→ **SOURCE PASSAGE**:

My flux activation's are influenced by the Fluxus art movement from the 1960' where I walk the streets and immerse my body into it's architecture as a form of pinpointing locations. I have always been fascinated with street spaces as platform for micro choreographic actions, so I insert myself as a form of occupying city streets and spaces.
Christos Linou Choreographer / performer / filmmaker
IHOS Opera
The Barbarians
60min: mona foma festival. hobart. 2012
director / composer - constantine koukias
choreographer / performer - christos linou
Photo's by Lucia Rossi © 2012
I consolidated my position through choreographic and performance work with IHOS Opera and Artistic Director Constantine Koukias from 1992 until 2012 and established IHOS Opera’s most seminal works, The Barbarians, Mikrovion, To Traverse Water and Days and Nights with Christ.
I worked in a collaborative cross disciplinary forms with instrumentalists, conductors, performers, filmmakers, lighting, production, set and costume designers. I choreographed for singers, choirs, dancers actors, musicians, children and animals.
This artistic experience founded my cross-disciplinary practice
for a theatrical body. This developed my understanding of choreographer and composer collaboration in the making of large-scale experimental, music theatre. I mentored artist in cross arts practice and experimented with a range of 'out of the box' and 'site specific' spaces, where short works were created as laboratory pieces and not developed into operas. Works include, Oroma, Kypnos and Orpheus.

→ **YOUR INSTRUCTIONS**: Condense the paragraph of the artist statement that begins "I consolidated my position" into a short bulleted list that keeps its main facts. The data is not needed here.

→ **DATA BELOW**:

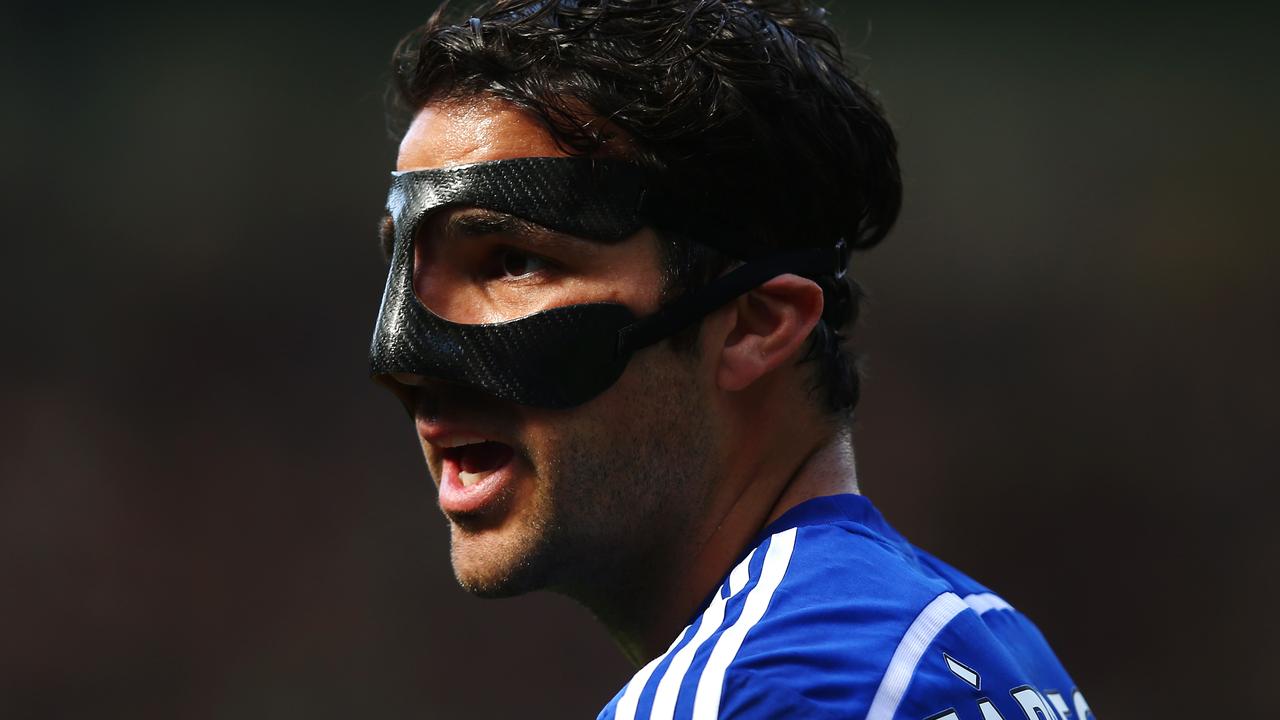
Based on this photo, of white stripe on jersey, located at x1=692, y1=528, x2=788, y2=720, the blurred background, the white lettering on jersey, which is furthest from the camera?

→ **EXERCISE RESPONSE**:
- Did choreographic and performance work with IHOS Opera and its Artistic Director, Constantine Koukias, from 1992 until 2012
- Established IHOS Opera's most seminal works: The Barbarians, Mikrovion, To Traverse Water and Days and Nights with Christ